There are certain unmistakable trends in client computing, the so called megatrends. These trends can and will change the focus of client computing over time. The trends have placed IT organizations in a particularly interesting scenario- when to adopt and how to adopt?
But first, the disclaimer. The opinions and point of view expressed on this blog are mine, and do not represent those of my employer.
Before proceeding, let's identify the megatrends. Some businesses have 5 , some have 8 , others have whatever it is they position as a their focus. In other words, there is some fluidity to the number. However, most agree that the trends include:
-consumerization (almost always #1)
-ubiquitous connectivity ( the thought being is that as we embrace consumerization, there will be the ability to connect)
-emerging markets (I will not delve into this trend in this blog posting, other than acknowledgement)
-virtualization and the cloud (it is mainstream)
-mobility (it is here already)
-visual technology (welcome to the world on high definition)
-social networking (dealing with this in the business context will not be easy)
-immersive experience with big data (a lot to say about unstructured data)
In this blog posting we will address only the macro vision. Future blogs will dig deeper into the megatrend phenomenon.
The objective of this posting, and I would certainly like your point of view, is that the megatrends are not mutually exclusive, they do not stand alone.
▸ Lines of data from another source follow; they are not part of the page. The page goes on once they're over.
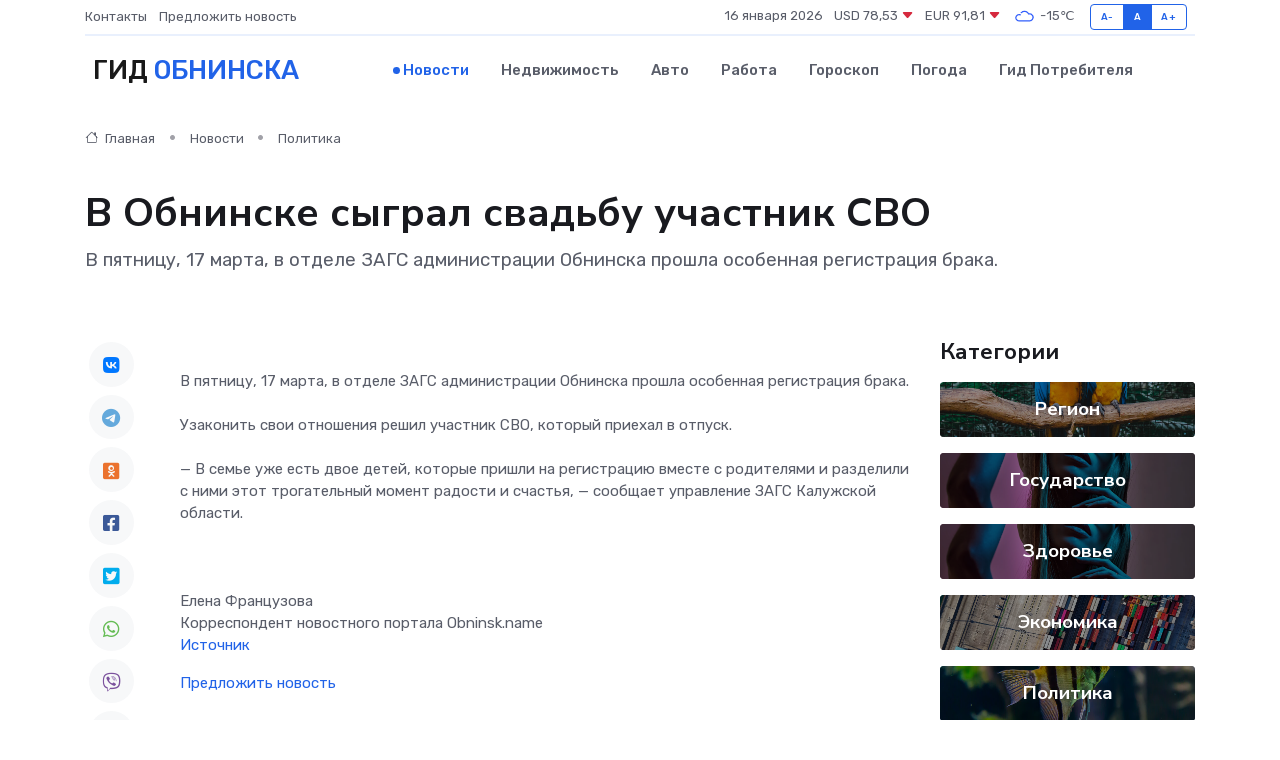

--- FILE ---
content_type: text/html; charset=utf-8
request_url: https://www.google.com/recaptcha/api2/aframe
body_size: 266
content:
<!DOCTYPE HTML><html><head><meta http-equiv="content-type" content="text/html; charset=UTF-8"></head><body><script nonce="OY7f1YW0t8AH6qorkntPaQ">/** Anti-fraud and anti-abuse applications only. See google.com/recaptcha */ try{var clients={'sodar':'https://pagead2.googlesyndication.com/pagead/sodar?'};window.addEventListener("message",function(a){try{if(a.source===window.parent){var b=JSON.parse(a.data);var c=clients[b['id']];if(c){var d=document.createElement('img');d.src=c+b['params']+'&rc='+(localStorage.getItem("rc::a")?sessionStorage.getItem("rc::b"):"");window.document.body.appendChild(d);sessionStorage.setItem("rc::e",parseInt(sessionStorage.getItem("rc::e")||0)+1);localStorage.setItem("rc::h",'1768524252116');}}}catch(b){}});window.parent.postMessage("_grecaptcha_ready", "*");}catch(b){}</script></body></html>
As a matter of fact certain megatrends are the enablers of other megatrends.
Many businesses now look at the megatrends as possessing the silver bullet to address previously "weak" practice levels. However, this might warrant a second look.
If your business is not at the advanced practice level on asset management (for both hardware and software), security, help desk, charge backs among other practices, the fundamental question is what will the impact of the megatrends be on the enterprise?
Will adoption improve the practice level?
Will adoption eliminate the requirement for a practice set?
In some cases the answer is a qualified - maybe.
Interestingly, with the consumerization taking hold, IT is no longer really empowered in many businesses to say "no", but to advise on how to adopt. There are very few right or wrong answers these days, but having said that, IT still needs to focus on protecting intellectual property, indentity of end users and customers, and protect from intrusions.
In the case of consumerization, as an example, if there is a weak practice level, say in software compliance, consumerization will make that situation pale in comparison. In this case as the example, virtualization and the cloud could be enablers of consumerization.
There needs to be more emphasis on secure access to the data that is required to protect the business. When IT cannot say "no", we need to escalate the decision to those in the organization whose job it is to determine how much risk and cost the enterprise is willing to take. One of my observations that I have shared is that IT should simply not take the ball and run.
In the past, organizations were risk adverse and very conservative, we may be in a generation of "reasonable risk taking" (a position by the way, I do not share).
We have all learned in the past that there a few shortcuts to achieve best practices, and that there is not a free ride or free lunch to be had. Continuous process improvement will have entrance and exit costs. If you avoid these costs and simply implement consumerization without a related change in governance and infrastructure, risk is dramatically increases.
Just look at the number of breaches and security statistics in play today as the proof point.
All of the megatrends play together and in my opinion should be viewed holistically as a portfolio for IT to view for the future trend in the enterprise. Every next generation of client computing will have a new technology and approach that can change the landscape, we have a rare opportunity today since we have 8 trends that are all in play at the same time, in the context of a technology refresh cycle, new chipsets, and new operating system.
While this is really complex, it truly is exciting.